EXTRACTED TEXT:
Patriots Uber Alles
My fellow Tools,
On Thursday, November 8th, I announced my Ascension to Masstermind Status by joining the Patriot Bandwagon. In case you missed it, click here.
In that announcement, I promised something to you all:
I will outhomer and outsmug Bill Simmons.Well, clearly the Sports Guy reads FTT, or has it read to him by some ESPN employee. Because just yesterday, he upped the ante to truly epic levels, by devoting over 3,500 words in his picks column (in which nothing was actually written about this week's NFL games) to his contention that last week's Patriot *win* was the clearest case of the NFL trying to fix the game for the Colts.
He did so by, I am not making this up, comparing the game to the sports movie "Victory", in which crooked Nazi referees try to help the Nazi soccer team win.
I would link to this, really, but I am afraid that those many words of pure genius would hurt your eyesight with their sheer brilliance. Truly, I had a hard time getting through them all myself, and I am a Trained Professional and True Masstermind.

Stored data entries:
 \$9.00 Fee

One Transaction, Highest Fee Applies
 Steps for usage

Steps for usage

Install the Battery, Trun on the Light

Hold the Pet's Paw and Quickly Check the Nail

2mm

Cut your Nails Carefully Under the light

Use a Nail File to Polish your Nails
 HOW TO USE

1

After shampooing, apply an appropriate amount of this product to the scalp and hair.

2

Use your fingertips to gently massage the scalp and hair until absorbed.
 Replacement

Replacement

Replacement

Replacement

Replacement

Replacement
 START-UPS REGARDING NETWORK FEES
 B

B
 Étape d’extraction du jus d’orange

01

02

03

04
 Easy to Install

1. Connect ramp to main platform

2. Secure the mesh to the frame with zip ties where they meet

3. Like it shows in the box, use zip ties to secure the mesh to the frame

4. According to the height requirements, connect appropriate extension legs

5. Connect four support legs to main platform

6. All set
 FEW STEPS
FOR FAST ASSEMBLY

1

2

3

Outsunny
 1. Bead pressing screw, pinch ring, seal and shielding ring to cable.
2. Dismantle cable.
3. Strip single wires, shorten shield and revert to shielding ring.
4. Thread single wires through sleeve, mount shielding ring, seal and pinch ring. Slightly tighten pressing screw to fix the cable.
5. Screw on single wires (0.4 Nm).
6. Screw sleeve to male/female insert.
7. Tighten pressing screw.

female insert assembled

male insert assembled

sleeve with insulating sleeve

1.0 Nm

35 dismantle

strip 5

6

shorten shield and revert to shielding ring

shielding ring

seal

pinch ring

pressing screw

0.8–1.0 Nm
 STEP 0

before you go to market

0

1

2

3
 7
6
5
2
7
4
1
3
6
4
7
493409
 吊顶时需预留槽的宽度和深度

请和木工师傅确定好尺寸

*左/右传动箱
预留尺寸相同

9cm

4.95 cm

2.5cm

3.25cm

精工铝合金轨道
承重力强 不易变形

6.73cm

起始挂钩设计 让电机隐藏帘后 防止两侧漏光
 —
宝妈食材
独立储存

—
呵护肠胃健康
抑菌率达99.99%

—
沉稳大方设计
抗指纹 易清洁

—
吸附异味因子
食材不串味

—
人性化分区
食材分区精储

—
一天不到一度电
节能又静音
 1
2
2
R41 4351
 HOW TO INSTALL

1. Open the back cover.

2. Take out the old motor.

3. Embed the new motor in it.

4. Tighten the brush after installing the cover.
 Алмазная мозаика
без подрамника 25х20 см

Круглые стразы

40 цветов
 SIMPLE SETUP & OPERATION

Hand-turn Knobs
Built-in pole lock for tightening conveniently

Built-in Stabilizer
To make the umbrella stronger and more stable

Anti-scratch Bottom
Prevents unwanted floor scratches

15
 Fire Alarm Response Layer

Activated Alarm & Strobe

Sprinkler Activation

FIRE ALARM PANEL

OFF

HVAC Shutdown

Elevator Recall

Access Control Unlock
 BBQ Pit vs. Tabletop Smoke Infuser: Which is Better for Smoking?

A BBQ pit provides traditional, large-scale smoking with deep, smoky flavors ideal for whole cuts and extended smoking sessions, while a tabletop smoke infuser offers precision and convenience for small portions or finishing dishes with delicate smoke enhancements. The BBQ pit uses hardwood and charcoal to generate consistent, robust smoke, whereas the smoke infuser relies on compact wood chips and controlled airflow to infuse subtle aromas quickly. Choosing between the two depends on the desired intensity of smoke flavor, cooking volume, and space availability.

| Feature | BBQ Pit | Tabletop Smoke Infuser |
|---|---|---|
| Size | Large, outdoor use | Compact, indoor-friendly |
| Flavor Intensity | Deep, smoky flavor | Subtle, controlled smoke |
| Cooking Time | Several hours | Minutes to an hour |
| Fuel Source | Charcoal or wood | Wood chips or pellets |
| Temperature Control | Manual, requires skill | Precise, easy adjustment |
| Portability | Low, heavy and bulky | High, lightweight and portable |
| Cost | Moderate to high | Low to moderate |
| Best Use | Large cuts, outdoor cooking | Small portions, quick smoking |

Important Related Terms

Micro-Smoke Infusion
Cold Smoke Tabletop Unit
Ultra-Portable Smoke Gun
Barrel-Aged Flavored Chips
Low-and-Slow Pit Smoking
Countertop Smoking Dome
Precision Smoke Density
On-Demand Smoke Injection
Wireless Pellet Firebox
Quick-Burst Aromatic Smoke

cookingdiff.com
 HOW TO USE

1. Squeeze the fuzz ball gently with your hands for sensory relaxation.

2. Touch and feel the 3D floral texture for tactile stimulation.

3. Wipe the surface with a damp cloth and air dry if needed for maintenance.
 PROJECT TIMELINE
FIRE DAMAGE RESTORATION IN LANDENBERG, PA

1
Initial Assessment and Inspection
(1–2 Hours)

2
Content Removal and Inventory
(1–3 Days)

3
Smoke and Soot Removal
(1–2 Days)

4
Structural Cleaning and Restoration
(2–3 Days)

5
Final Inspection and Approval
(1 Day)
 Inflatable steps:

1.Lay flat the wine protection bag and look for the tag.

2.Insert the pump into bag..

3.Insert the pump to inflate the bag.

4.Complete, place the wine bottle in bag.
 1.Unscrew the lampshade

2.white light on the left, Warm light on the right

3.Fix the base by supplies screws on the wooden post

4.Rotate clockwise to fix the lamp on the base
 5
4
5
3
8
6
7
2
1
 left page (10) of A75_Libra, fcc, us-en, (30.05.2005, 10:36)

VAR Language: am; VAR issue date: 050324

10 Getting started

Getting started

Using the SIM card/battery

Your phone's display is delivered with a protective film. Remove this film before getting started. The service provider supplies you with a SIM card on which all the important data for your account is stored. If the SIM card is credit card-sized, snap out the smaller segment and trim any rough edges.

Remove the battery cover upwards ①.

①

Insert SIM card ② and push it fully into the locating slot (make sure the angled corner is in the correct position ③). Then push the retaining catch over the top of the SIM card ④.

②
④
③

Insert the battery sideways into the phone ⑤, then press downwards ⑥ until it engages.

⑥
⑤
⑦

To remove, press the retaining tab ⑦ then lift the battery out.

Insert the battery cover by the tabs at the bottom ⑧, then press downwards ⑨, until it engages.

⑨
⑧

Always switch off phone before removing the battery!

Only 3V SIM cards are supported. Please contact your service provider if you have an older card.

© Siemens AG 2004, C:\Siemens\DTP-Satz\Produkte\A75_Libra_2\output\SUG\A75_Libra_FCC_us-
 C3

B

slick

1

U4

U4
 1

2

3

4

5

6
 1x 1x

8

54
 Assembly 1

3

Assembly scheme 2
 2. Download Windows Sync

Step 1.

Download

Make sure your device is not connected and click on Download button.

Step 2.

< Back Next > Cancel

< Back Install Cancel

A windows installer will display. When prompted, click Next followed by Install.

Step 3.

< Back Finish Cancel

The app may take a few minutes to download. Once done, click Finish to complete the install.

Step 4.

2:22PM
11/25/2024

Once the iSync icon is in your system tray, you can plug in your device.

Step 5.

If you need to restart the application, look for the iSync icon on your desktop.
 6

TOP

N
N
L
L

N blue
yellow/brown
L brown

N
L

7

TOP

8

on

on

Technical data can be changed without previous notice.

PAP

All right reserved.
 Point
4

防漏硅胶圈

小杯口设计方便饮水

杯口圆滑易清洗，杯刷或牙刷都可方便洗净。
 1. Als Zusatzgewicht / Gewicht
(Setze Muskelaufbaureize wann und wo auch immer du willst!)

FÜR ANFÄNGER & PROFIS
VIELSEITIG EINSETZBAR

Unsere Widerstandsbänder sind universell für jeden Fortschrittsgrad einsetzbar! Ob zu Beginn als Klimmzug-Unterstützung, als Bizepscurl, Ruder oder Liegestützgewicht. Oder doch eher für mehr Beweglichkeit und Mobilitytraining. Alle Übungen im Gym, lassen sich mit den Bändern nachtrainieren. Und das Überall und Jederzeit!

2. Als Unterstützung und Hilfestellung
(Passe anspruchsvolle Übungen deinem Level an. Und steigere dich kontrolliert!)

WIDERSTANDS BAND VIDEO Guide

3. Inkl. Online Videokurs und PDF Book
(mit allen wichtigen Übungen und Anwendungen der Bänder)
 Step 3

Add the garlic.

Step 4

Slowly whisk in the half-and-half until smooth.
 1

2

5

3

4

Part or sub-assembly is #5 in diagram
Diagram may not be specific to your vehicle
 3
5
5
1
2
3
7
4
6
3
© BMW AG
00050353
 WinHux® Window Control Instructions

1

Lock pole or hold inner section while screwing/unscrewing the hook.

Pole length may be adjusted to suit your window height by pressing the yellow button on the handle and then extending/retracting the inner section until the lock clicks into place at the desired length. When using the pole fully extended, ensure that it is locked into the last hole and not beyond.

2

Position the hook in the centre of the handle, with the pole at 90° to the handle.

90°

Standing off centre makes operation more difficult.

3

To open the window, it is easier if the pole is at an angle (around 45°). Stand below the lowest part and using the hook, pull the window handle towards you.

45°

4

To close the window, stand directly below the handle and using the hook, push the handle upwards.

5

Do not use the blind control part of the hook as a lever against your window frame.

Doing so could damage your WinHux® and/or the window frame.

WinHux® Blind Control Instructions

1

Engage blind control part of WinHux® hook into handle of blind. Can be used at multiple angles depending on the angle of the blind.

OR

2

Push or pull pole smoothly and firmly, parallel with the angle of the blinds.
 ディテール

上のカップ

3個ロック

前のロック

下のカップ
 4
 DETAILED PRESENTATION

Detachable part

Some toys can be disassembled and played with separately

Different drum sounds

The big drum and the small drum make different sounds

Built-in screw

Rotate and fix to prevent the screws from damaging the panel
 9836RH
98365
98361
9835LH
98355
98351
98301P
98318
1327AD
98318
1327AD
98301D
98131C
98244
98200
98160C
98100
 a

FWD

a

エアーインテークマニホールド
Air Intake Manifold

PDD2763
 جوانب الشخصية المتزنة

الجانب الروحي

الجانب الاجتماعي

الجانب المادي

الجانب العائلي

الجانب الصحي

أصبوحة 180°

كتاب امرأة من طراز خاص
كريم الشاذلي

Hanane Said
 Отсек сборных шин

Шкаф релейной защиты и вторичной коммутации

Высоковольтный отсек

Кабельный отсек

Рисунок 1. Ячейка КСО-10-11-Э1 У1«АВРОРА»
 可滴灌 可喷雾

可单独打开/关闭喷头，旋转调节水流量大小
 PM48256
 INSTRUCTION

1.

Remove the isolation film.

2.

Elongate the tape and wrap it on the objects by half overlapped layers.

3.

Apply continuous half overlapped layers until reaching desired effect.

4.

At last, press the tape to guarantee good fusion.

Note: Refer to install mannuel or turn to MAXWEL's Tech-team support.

TASK TO COMPLETE: In the post about the Patriots, which sports movie did the Sports Guy compare last week's game to?

TASK ANSWER: "Victory"